- _SUPPLIED TEXT_
========================================

The Unbearable Cuteness of Commercialization

Some time ago, I sent my friend the film, The Laya Project, which is about music of the seaside cultures affected by the Tsunami of 2004.  The film, with tracks mostly remixed by one of India’s best known composers, is beautiful and as my friend is a musician, I thought he would enjoy the music of these varied lands.

Here is what he wrote when he received the film:

hi Judy,
Thanks so much for the lovely Laya Project package.  I watched the DVD today, and I scanned through some parts, so I may have missed something, but I have to tell you, as lovely and award winning and everything as it is, nonetheless, to my taste  or sense of the rightness of things,  the music is like playing beethoven with an electric bass, a backbeat, and maybe jazz scatt singing or something or fusing beethoven with lawrence welk.  So, even while I find myself moving to the beat and some of the playing and singing is beautiful, I simply am horrified by the destruction of culture…..

It brings to mind what you are working on….the preserving of traditions in the face of the onslaught of western culture.   I will think about this awhile, and watch the movie again.   My main ‘question’ at the moment, is what is essential in traditional culture, that one in fact even wants to preserve and transmit?  I think if you turn the music into second rate (if beautiful) western pop music…..that can’t be preserving what is essential,
Maybe what is essential is the actual preservation and continuation of  playing and singing, and not the seemingly essential if to some degree intangible quality of the content?
At first I was surprised, but quickly I realized that Paul has an ear for music because he is a musician, and since I am not I had just listened to the catchy cute tunes.  Music is Paul’s subject, as the artisans we work with say, and traditional textile art of Kutch is mine.

We began Kala Raksha thinking on the issue of preserving the essential—our organization was to be an alternative to cutified and industrialized craft.  When we observed people “Giving Designs” to artisans, it seemed a travesty.  The “re-mixing” of traditional forms, printing them on a cloth and giving them back to the people whose cultural property they are is like the high school photographer who airbrushed my Afro hairdo into a bouffant for the 1969 year book.

Making artisans work on printed, perfected versions of their own art is like giving Picasso a colouring book, or like tying cows instead of letting them roam.  One artisan recently depicted her feelings about the two 4,000 MW coal fed thermal power plants that now surround Kala Raksha Vidhyalaya, our rural design school.  She showed a cow in scene one, and a tied up cow in the last scene.  That said it all

Where is the art?  And where is the artisan?

I passed this discussion to my friend Jaya, who had introduced me to the Laya Project.  She wrote:

mohan and i often talk about the relative merits and demerits of innovating/ improvising and maintaining purity/ discipline – esp of classical arts.
i feel it is up to individual aptitudes and inclinations – and both should have their place. being a diehard purist, i am always drawn to all arts in their most basic forms and i am sure that some people always will practice and patronise them thus – but one of the most significant outcomes of maintaining the sanctity of the pure forms is that they serve as the fountainheads for the ‘other’ kind of people to take inspiration from.  and i think in both categories, there will be people who will fail – by being too hidebound in their attachment to maintaining purity and being too shallow in their efforts to improvise.

it does feel like as time is going by, the purists are around less and less, but maybe that’s how it feels in all ages. and for folk art forms that are so tightly tied to traditions of living, the challenge is so much greater.

========================================

- _WHAT THIS TASK INVOLVES_
Answer these questions using the essay on the commercialization of craft above:
(a) Which event affected the seaside cultures whose music The Laya Project presents?
(b) What now surrounds Kala Raksha Vidhyalaya?
(c) Which friend had introduced the writer to The Laya Project?

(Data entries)

========================================

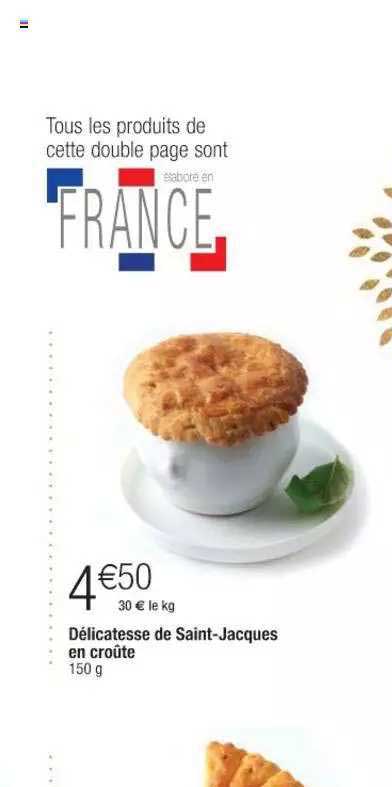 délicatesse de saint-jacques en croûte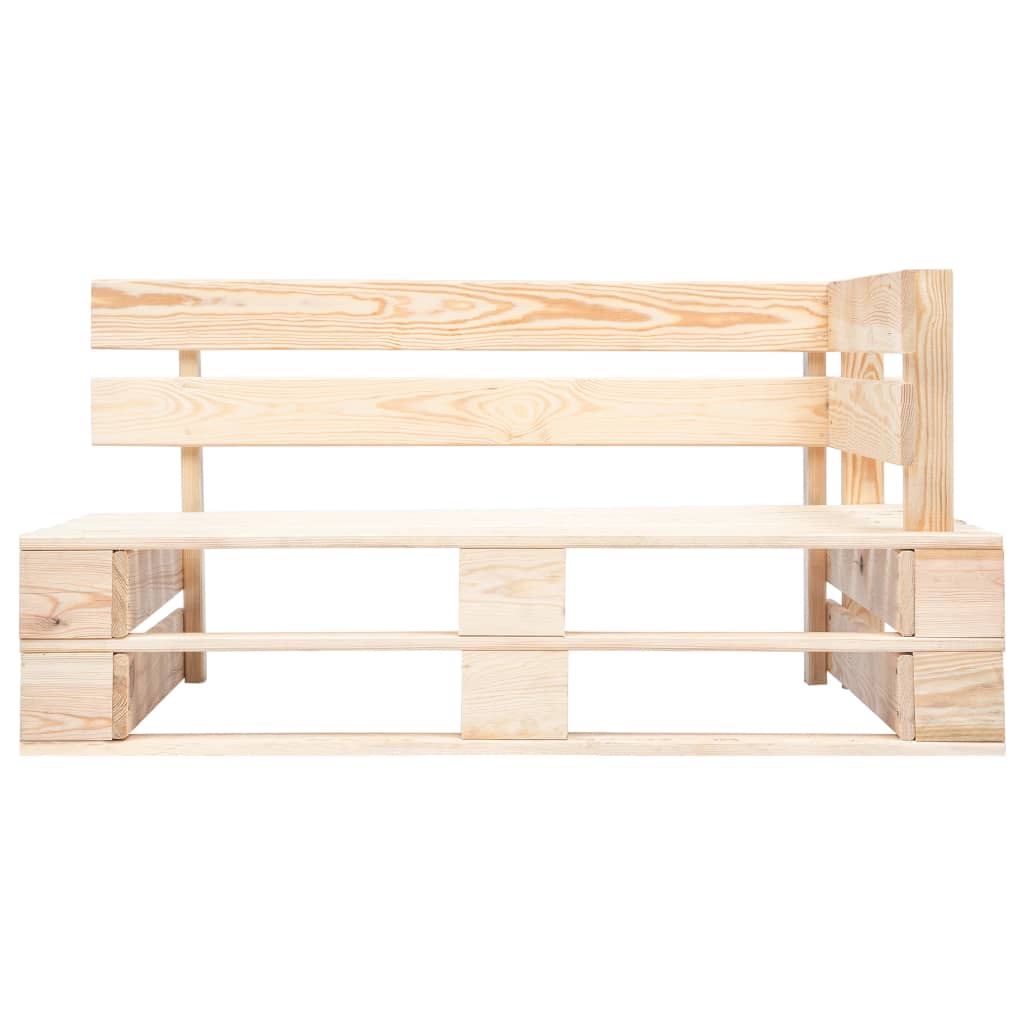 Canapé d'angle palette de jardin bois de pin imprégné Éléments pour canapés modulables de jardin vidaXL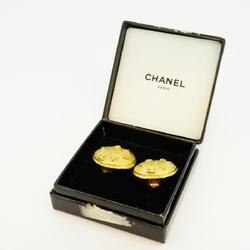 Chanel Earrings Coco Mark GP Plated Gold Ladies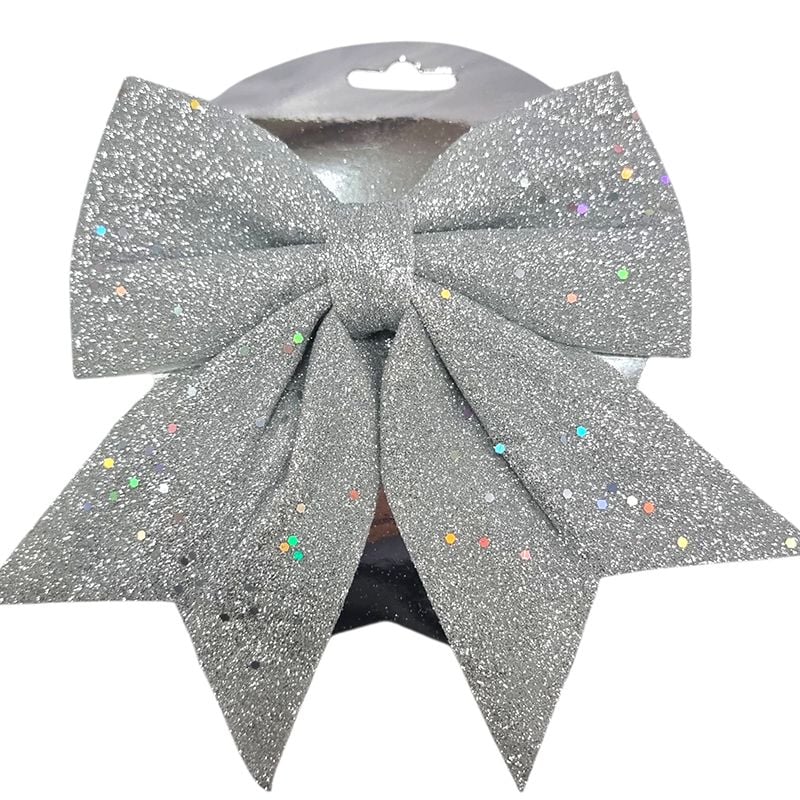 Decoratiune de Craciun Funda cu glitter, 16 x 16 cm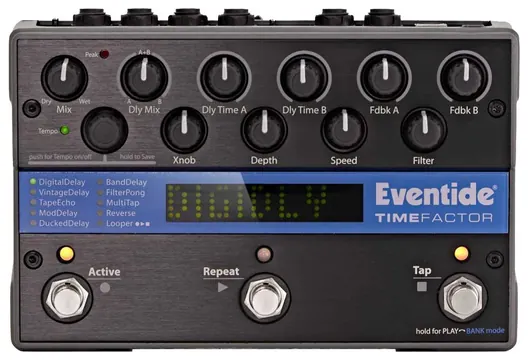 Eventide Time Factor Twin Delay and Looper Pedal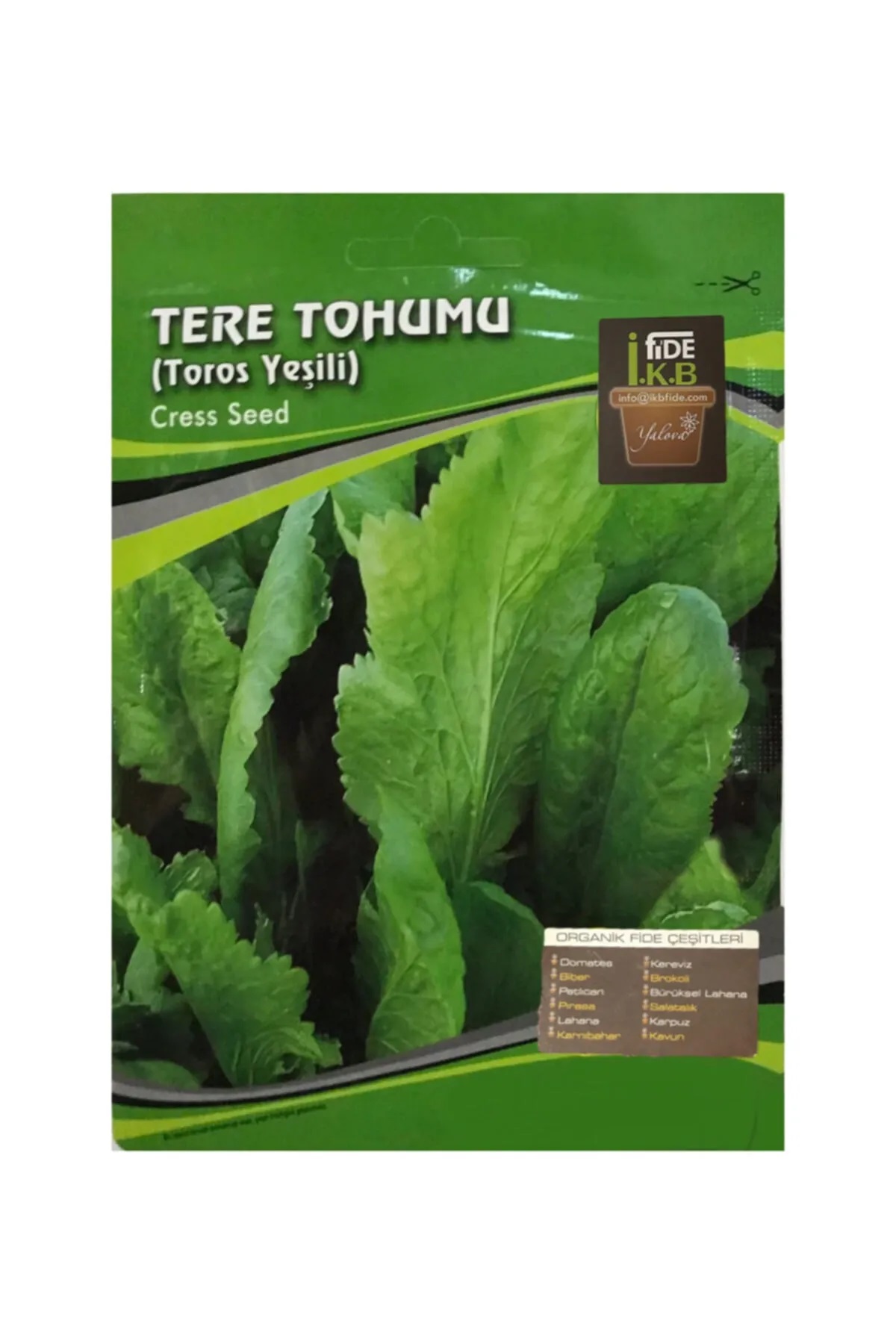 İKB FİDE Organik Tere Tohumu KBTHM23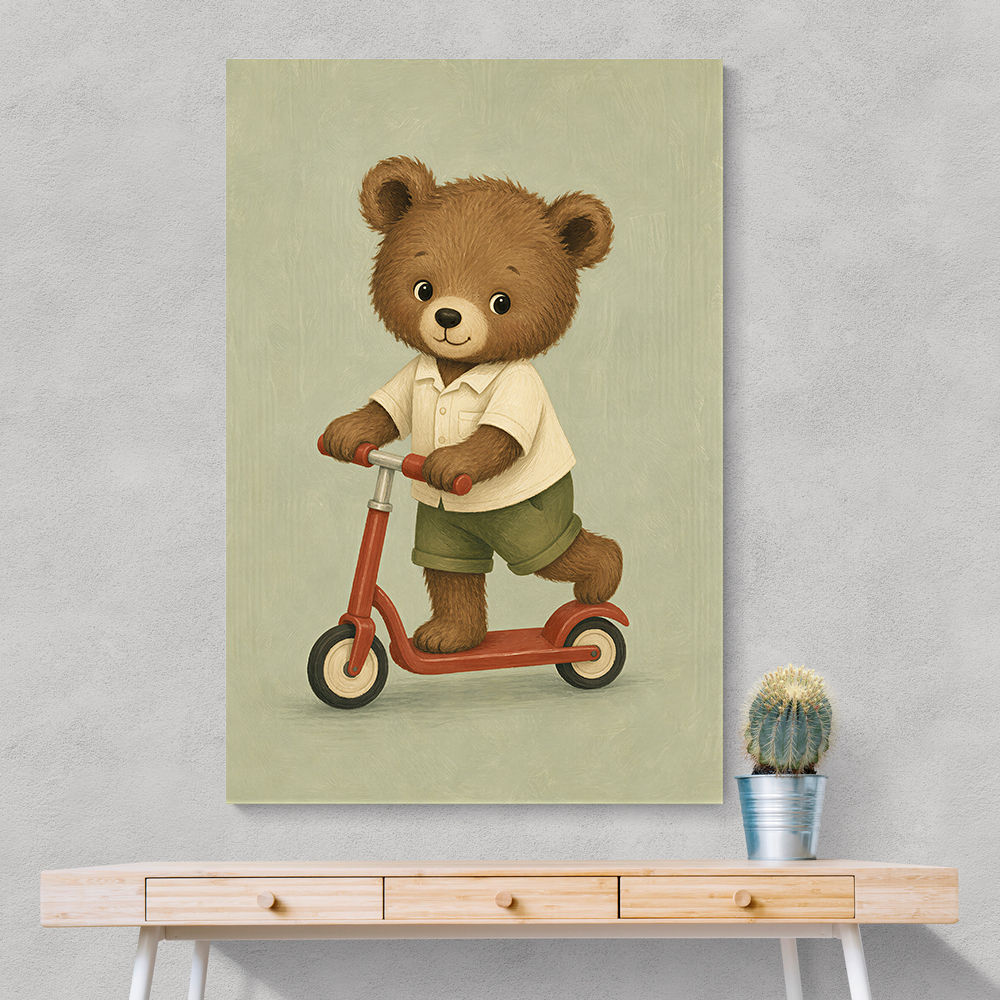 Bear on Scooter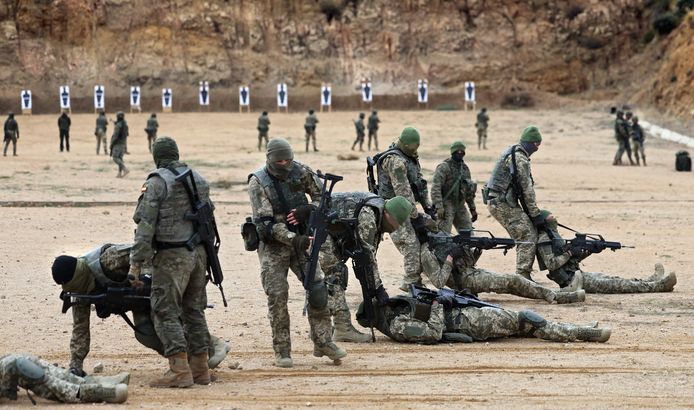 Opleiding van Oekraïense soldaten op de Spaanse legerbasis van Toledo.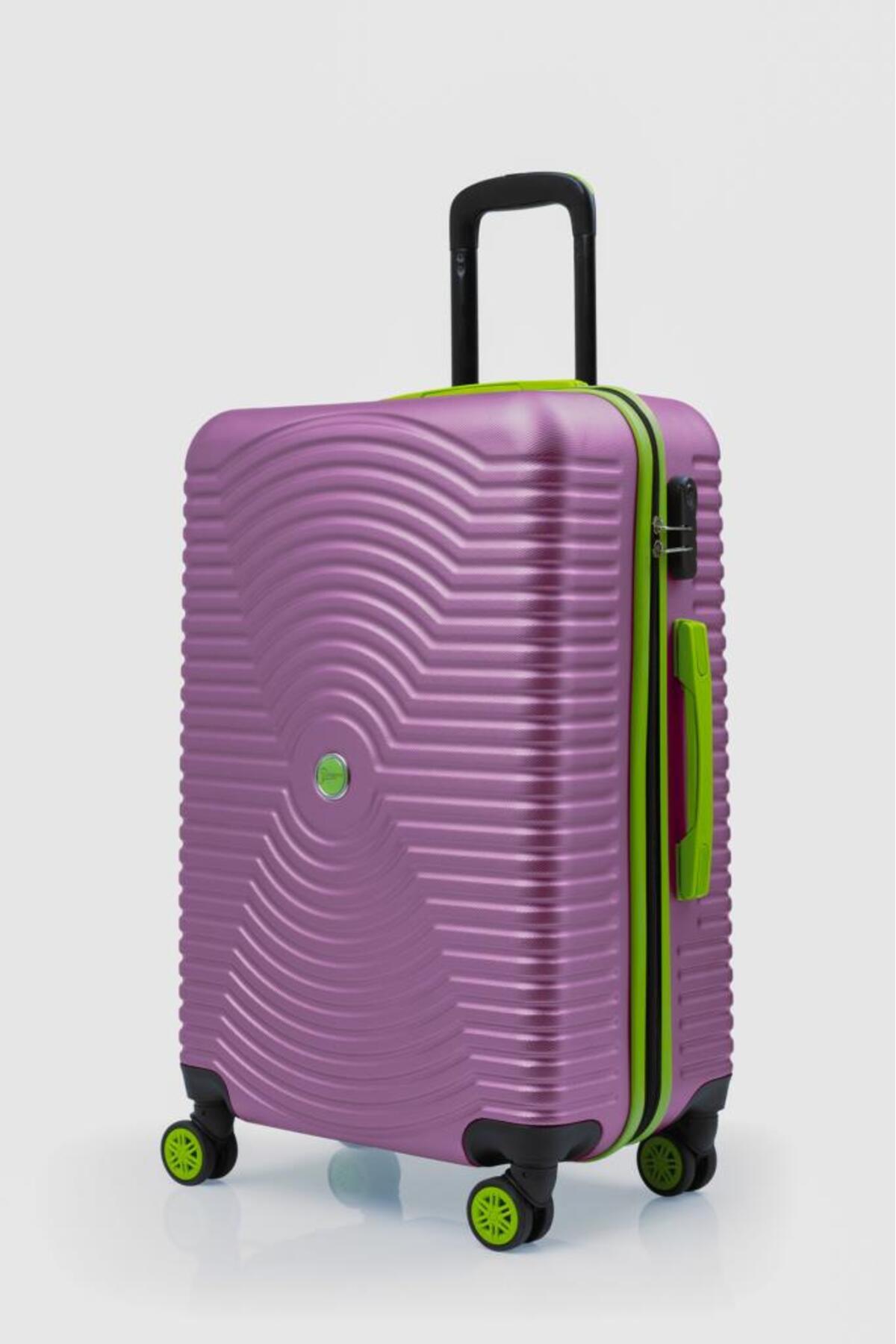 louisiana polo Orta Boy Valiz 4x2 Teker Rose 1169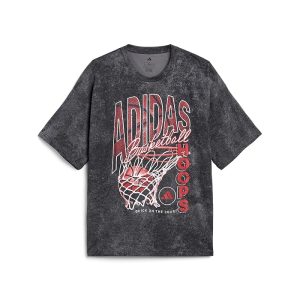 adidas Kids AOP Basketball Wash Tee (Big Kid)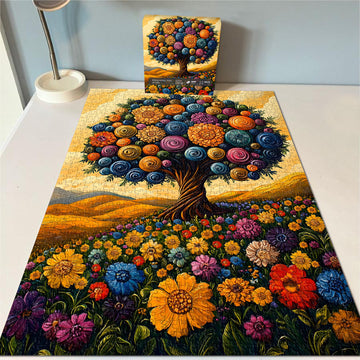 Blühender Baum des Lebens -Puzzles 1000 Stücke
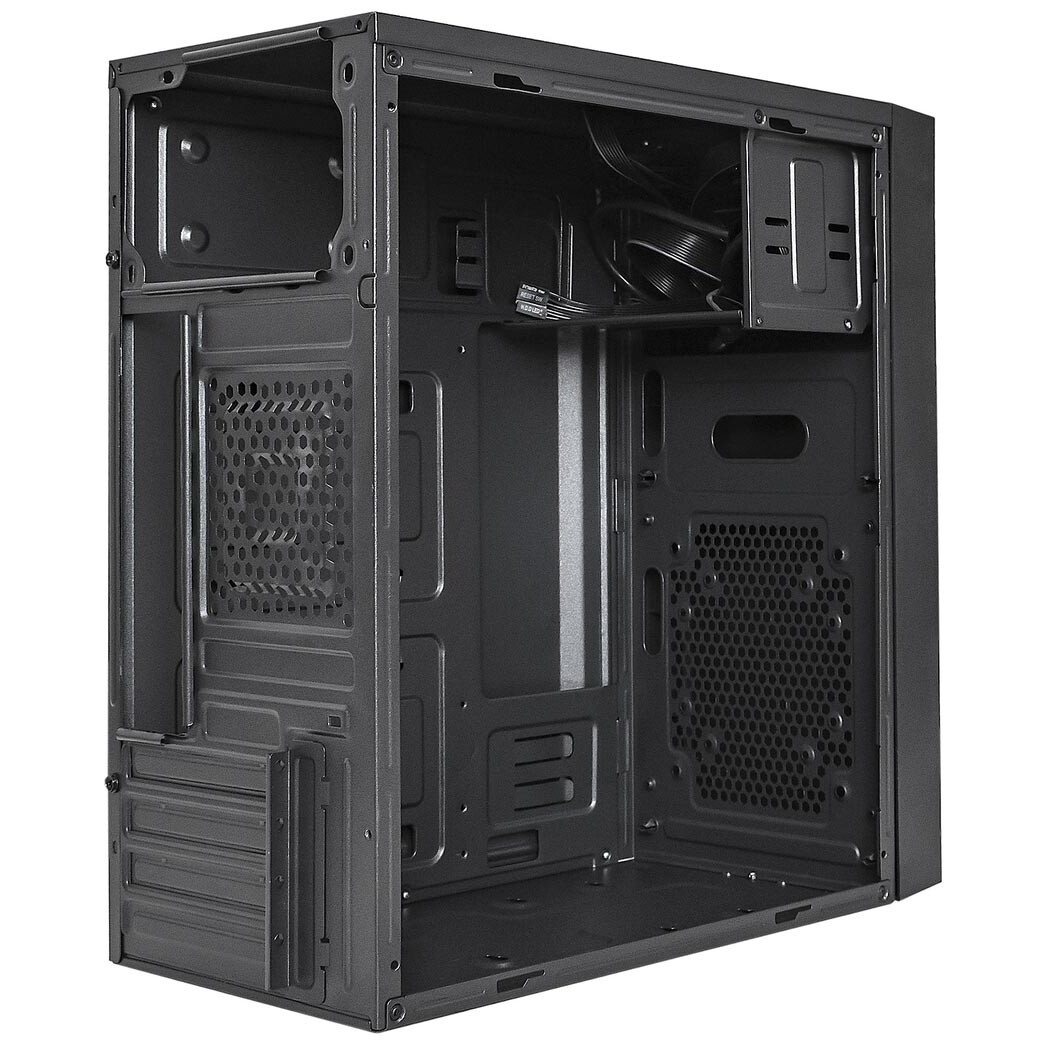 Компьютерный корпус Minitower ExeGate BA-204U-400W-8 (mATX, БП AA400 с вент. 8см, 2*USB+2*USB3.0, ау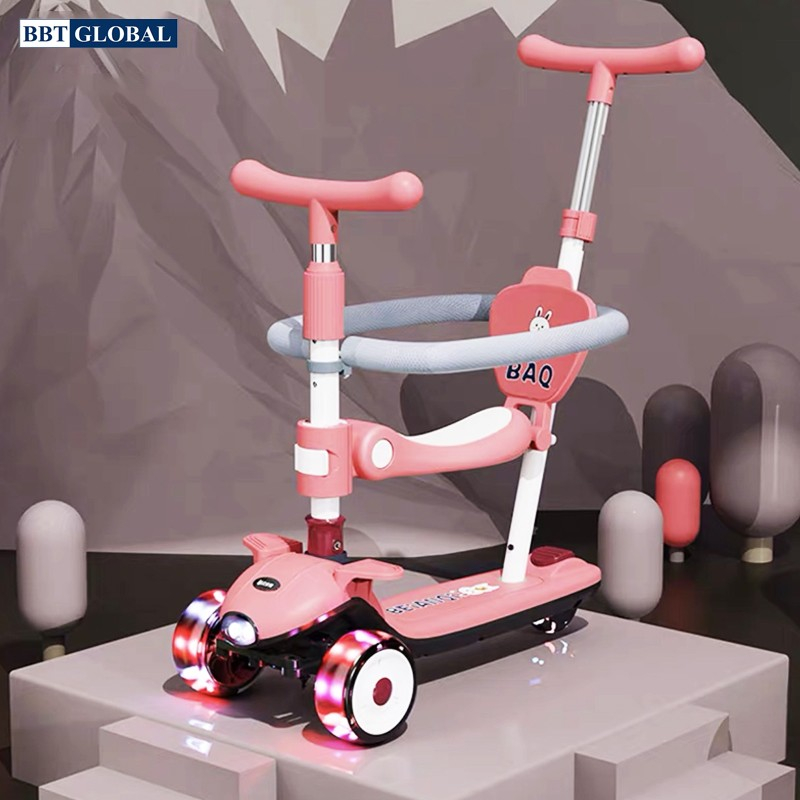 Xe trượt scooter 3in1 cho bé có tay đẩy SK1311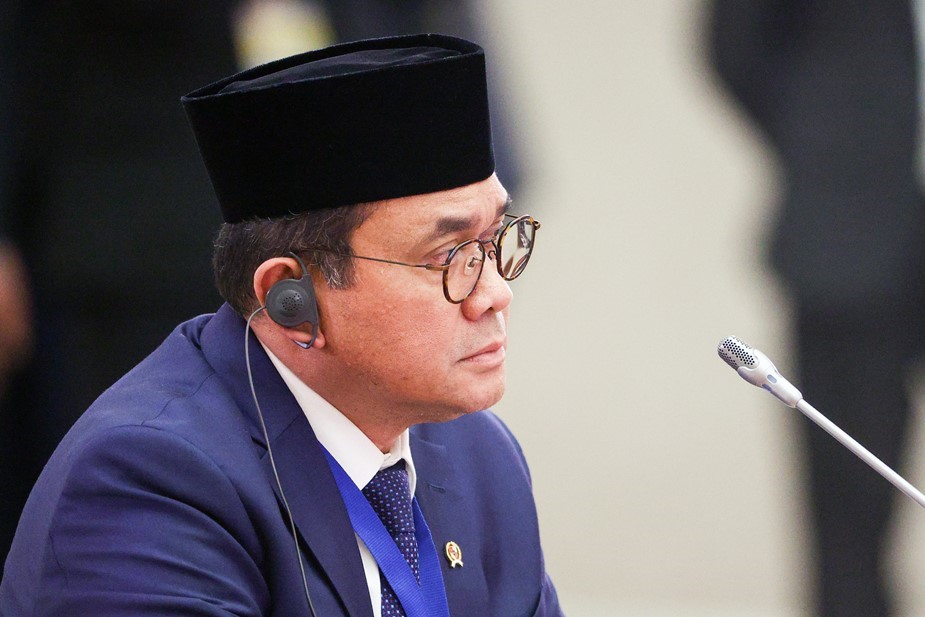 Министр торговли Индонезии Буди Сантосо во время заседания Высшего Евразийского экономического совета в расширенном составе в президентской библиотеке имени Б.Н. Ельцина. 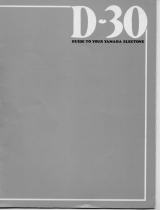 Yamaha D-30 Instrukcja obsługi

========================================

- _WRITTEN ANSWER_
(a) The Tsunami of 2004.
(b) Two 4,000 MW coal fed thermal power plants.
(c) Jaya.